Der Staatschef verzichtet auf keine Befugnisse, die er seit dem Referendum vom 28. September 1919 je ausgeübt hätte. Mit der letzten institutionellen Krise war Luxemburg nach dem Ersten Weltkrieg konfrontiert. Nicht zuletzt wurde sie durch den entschlossenen Einsatz der Rechtspartei – der Vorgängerin der CSV – gelöst. Großherzogin Marie-Adelheid hat zugunsten ihrer Schwester Charlotte abgedankt und das Volk, das endlich das allgemeine Wahlrecht erhielt, sprach sich in einem Referendum deutlich für die Dynastie aus.

Diese Dynastie hat sich seither als konstitutionelle Monarchie verstanden, die über der Politik steht und sich einzig und allein als Garant der Einheit von Land und Volk sieht. Für Luxemburg war das, nicht nur, aber besonders im Zweiten Weltkrieg ein Segen.
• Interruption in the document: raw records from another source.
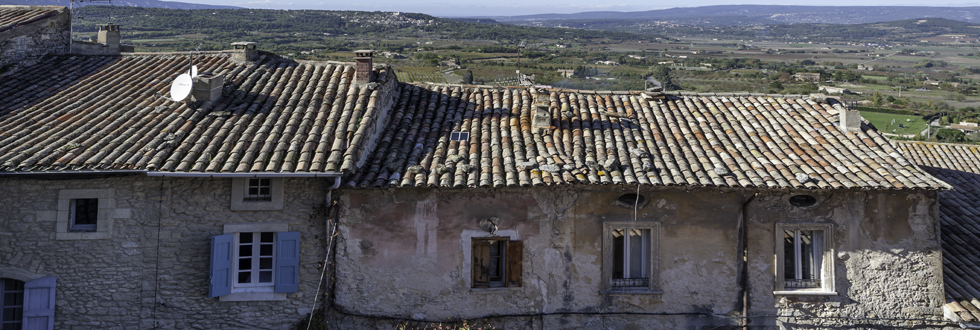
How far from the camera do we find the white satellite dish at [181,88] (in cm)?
1195

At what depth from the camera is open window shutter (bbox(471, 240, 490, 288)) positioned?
11273 mm

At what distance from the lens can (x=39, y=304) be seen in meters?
10.5

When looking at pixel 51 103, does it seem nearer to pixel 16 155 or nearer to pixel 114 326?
pixel 16 155

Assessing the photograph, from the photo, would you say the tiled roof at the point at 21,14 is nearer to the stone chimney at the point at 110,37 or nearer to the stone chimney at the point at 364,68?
the stone chimney at the point at 110,37

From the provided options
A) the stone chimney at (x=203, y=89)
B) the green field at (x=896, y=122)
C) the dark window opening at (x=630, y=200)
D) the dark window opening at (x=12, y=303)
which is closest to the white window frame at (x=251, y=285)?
the stone chimney at (x=203, y=89)

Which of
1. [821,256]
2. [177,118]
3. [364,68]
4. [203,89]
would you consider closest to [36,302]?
[177,118]

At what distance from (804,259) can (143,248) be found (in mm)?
11459

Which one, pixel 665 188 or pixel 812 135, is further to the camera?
pixel 812 135

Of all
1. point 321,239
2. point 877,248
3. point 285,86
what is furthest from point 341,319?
point 877,248

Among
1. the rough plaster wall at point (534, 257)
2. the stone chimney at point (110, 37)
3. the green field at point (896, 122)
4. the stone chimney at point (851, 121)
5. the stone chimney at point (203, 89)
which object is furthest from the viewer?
the green field at point (896, 122)

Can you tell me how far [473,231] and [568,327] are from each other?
239cm

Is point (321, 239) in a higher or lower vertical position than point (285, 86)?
lower

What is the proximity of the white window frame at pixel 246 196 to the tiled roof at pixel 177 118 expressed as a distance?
46 cm

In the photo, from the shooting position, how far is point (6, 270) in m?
10.5
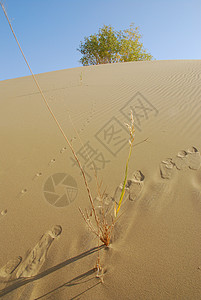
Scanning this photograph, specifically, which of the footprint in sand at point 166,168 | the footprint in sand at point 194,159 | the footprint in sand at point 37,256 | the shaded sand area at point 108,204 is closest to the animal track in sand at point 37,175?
the shaded sand area at point 108,204

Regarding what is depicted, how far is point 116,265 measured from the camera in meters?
1.03

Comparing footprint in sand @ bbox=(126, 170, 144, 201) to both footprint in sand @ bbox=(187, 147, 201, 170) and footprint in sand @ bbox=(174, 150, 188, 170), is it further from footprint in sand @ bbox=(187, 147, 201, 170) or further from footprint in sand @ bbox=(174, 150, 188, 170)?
footprint in sand @ bbox=(187, 147, 201, 170)

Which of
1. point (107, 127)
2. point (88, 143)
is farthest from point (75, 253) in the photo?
point (107, 127)

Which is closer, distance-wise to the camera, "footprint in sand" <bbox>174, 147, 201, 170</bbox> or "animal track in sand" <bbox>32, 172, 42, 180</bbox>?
"footprint in sand" <bbox>174, 147, 201, 170</bbox>

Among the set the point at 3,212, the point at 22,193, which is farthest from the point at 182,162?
the point at 3,212

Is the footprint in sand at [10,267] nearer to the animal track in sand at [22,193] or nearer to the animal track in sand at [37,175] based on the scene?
the animal track in sand at [22,193]

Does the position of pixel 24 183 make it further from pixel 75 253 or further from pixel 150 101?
pixel 150 101

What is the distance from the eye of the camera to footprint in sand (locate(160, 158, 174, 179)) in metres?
1.77

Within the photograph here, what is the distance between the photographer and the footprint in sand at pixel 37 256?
1.09 metres

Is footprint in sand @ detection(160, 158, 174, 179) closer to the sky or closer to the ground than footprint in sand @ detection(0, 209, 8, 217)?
closer to the ground

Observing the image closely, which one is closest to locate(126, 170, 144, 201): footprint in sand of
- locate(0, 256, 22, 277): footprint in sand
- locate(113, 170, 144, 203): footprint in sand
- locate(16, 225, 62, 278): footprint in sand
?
locate(113, 170, 144, 203): footprint in sand

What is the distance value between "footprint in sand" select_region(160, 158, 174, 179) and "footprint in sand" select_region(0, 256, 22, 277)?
1.42 m

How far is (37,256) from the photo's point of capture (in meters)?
1.18

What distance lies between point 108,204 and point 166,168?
79 centimetres
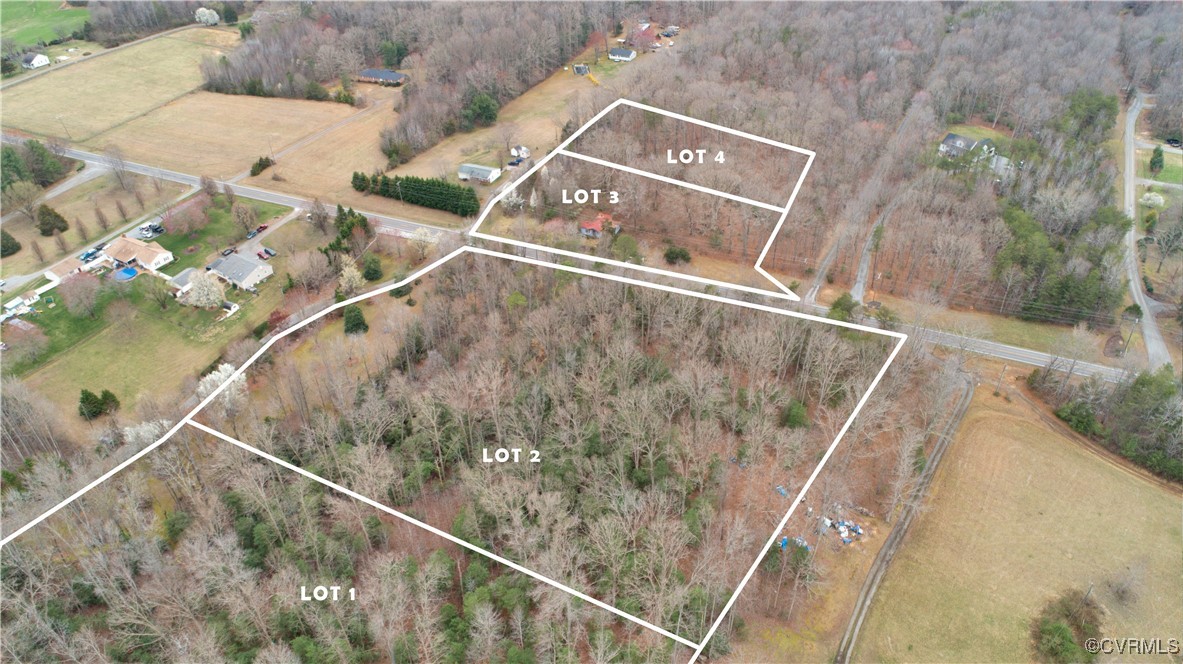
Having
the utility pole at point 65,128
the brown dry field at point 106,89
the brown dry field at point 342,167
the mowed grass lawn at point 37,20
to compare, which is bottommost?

Es ist aber nicht nur die annähernd 90-jährige Verfassungspraxis, die besagt, dass die Gesetze von den Volksvertretern und nicht vom Staatschef gemacht werden. Ansonsten wären wir ja keine parlamentarische Demokratie, so wie unsere Verfassung es vorschreibt. Noch weitere Artikel unterstreichen dies: Die Souveränität liegt in der Nation und der Großherzog ist das Symbol der Einheit des Landes. Der Großherzog kann auch für keine Handlung verantwortlich gemacht werden. Regierung und Minister müssen für ihn die Verantwortung übernehmen.
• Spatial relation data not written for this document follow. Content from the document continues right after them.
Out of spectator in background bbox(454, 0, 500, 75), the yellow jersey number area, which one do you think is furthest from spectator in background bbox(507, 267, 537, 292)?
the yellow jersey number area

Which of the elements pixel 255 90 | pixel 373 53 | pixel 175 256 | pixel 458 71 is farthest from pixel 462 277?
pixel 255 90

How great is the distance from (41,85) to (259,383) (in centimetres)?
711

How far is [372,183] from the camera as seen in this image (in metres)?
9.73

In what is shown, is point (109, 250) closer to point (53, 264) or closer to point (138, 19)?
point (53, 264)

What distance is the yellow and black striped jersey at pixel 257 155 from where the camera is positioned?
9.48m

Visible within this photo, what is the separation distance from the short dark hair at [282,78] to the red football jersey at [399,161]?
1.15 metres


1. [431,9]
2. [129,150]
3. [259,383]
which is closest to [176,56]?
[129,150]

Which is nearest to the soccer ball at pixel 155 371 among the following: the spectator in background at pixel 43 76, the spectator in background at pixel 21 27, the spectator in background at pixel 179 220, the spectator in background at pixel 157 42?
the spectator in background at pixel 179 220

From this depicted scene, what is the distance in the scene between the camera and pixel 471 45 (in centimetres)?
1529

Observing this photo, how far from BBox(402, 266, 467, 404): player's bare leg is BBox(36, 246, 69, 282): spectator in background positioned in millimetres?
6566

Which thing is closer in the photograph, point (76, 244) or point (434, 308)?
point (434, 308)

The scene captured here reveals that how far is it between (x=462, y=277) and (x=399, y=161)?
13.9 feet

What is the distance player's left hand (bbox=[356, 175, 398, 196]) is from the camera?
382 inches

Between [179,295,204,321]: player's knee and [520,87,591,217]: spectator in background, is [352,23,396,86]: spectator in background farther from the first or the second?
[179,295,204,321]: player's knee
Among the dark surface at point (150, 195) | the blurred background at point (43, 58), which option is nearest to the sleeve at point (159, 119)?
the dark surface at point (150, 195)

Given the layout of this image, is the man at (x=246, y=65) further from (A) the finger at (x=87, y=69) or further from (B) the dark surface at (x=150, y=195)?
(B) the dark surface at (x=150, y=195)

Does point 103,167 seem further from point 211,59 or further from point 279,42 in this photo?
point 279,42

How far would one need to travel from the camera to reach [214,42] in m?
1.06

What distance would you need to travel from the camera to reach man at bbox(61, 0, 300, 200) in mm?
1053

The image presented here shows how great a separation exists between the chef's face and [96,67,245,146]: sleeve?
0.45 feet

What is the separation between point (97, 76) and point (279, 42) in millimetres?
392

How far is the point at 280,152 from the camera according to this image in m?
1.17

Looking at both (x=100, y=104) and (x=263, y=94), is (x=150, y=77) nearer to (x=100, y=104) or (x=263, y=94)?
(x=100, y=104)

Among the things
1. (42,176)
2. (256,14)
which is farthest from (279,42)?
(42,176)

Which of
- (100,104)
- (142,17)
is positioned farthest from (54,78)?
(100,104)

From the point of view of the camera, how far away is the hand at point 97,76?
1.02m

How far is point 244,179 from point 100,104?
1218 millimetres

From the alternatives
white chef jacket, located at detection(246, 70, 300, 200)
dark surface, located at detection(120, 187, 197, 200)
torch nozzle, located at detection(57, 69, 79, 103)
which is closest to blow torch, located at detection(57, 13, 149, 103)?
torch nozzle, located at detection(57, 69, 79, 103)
Deshalb bleibt die CSV der Meinung, dass der Großherzog ein Gesetz, das seinem persönlichen Gewissen widerspricht, dennoch als Verfassungsorgan unterschreiben könnte, ohne in einen personellen Konflikt zu geraten.
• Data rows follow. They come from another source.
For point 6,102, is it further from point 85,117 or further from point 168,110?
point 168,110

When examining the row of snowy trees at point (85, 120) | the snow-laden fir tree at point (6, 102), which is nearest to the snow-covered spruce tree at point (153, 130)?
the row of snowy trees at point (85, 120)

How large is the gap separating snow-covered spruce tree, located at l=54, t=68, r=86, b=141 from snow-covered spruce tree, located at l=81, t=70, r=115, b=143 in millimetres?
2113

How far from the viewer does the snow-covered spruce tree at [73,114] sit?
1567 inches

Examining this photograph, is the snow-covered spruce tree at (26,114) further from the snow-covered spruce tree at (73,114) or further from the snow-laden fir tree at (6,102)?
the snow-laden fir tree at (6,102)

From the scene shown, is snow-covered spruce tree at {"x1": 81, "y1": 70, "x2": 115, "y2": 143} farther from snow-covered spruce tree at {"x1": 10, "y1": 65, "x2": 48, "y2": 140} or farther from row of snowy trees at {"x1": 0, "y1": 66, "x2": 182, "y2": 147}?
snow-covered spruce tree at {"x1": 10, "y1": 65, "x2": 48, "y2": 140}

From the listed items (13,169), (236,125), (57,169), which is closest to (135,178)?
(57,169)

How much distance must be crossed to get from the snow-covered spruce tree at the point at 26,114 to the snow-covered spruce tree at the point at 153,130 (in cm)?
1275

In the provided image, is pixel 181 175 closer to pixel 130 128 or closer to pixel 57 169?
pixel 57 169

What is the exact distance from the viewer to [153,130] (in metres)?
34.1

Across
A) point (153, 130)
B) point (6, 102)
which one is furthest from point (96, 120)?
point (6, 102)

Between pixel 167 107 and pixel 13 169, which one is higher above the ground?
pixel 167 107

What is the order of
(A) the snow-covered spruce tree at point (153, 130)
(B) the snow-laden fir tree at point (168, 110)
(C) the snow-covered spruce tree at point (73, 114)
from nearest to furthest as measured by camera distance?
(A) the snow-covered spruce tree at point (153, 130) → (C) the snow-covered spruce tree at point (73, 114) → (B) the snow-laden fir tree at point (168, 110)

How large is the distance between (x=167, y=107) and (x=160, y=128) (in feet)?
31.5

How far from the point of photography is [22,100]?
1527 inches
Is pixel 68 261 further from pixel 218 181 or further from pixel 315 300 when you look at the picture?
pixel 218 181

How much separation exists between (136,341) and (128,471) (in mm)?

Allerdings entspricht der Buchstabe des Grundgesetzes, der noch aus dem Jahr 1868 stammt, nicht unserer Verfassungspraxis. Der Buchstabe besagt, dass der Großherzog einem Gesetz zustimmen – „sanctionner“ – muss. Und eben das ist weder richtig noch gut. Das Abgeordnetenhaus ist übrigens seit 2004 dabei, unsere Verfassung zu entstauben und der modernen Zeit anzupassen. Das gilt ebenfalls für Artikel 34 der Verfassung. Das Dilemma des Großherzogs kam, kurz bevor das Abgeordnetenhaus die Verfassung sowieso entstaubt hätte.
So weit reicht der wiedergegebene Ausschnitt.